What drew you to a career as a librarian and what is your current role?
I grew up in a small town in North Carolina (Asheboro – where the NC Zoo is located) and my mom worked at the courthouse, which is across the street from the library. I would hang out at the library after school and always found it to be a calm, comfortable and safe space. I had an up and down career as a student, but once I was able to focus, I knew I wanted to be a librarian because of the service part of being a librarian and because I loved the library as a space. My current role in librarianship is the English and Interdisciplinary Subject Librarian at Florida State University, I’m also part of the first cohort of Diversity Residents. I cover subject areas in both the humanities and social sciences.
What are some of your hobbies and are you still finding time for these activities with your busy schedule?
My current hobby is being a graduate student, again. I started a second master’s degree in American History with a concentration in the Reconstruction period, post-Civil War. It’s been difficult, but I’m happy that I’m doing it. I’ve got a wonderful major professor and, I’m learning more about the history of libraries in American society.
Is there anything more that you would like to see NMRT or ALA as a whole do as a method to ensure the promotion of diversity and alternative voices?
I would like NMRT and ALA to be a space where there’s a broader conversation about residency programs and their effectiveness. There lots of great LOC (librarians of color) who are doing this work and critically evaluating the use and value of residency programs, but to have a national organization like the ALA address that diversity residencies are not the best and only option to ensure the promotion of diversity in librarianship. Diversity residencies can be a bridge or a step in the right direction, but are rife with problems and are incredibly institution focused as opposed to individually focused. NMRT and ALA can also address the contingent labor issue that is prevalent in librarianship. Contingent labor can help a new librarian or a librarian wanting to change their career trajectory to gain relevant experience, but we want and need permanent jobs.

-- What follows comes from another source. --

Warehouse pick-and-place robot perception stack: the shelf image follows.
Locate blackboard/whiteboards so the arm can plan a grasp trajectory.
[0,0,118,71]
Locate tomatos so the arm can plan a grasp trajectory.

NMRT and ALA can help librarians that currently endure contingent labor gain their agency back.
How well do you see libraries responding to the current political climate? What could they do better?

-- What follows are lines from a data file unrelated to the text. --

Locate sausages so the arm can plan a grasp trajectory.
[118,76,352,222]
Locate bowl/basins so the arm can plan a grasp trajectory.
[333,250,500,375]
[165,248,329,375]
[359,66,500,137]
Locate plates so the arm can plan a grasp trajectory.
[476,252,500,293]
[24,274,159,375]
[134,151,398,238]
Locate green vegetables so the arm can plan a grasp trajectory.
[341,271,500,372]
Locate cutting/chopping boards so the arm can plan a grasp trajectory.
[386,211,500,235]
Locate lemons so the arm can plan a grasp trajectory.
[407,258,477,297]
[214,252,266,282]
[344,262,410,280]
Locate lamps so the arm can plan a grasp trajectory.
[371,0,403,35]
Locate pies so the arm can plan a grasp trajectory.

I think libraries could have a better and more cohesive response to our current political climate. American democracy and institutions are under attack, and I think libraries, especially public and academic libraries, have spent a lot of time trying to “prove our worth” when we’re part of the infrastructure that has built and maintained democracy in this country. There’s been a movement away from constantly proving our worth, but we can’t remain neutral in this political climate, we have to stand for something. We need to stand up for our communities, know our worth and not cower. In public and academic libraries, I think that means having book displays for underrepresented groups. It means holding book discussions about uncomfortable topics, and it means standing by and up for the communities that have supported and need libraries.

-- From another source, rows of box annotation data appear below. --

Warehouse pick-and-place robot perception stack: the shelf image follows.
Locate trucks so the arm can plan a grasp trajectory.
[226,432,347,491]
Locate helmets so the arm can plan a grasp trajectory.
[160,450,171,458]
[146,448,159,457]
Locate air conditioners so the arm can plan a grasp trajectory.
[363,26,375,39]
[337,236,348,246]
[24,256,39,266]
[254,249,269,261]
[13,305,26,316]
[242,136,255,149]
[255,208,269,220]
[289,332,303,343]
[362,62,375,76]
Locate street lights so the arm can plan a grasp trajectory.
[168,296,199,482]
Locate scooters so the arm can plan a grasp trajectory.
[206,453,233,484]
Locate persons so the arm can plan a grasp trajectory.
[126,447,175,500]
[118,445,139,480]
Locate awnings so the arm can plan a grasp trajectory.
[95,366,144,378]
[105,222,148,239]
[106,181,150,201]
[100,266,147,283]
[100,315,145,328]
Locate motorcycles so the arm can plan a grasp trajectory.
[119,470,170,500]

How do you think the field will change most dramatically in the next several years?
In academic libraries, I think Open Educational Resources (OER) have the most potential to dramatically change the field of librarianship and education in the next several years. Libraries have always been a place where we’ve supported open and free access to materials, and I’m lucky that I work with librarians who are working hard to provide information to our faculty and students about the possibilities of OER. Librarians can’t do this work on our own or for educators, but we have been advocates and will continue to do so.
What book do you find yourself pushing onto patrons the most?
Anything by Toni Morrison, she’s changed my life more than any other writer or figure. Sula is my go-to, but I constantly tell people to read her work.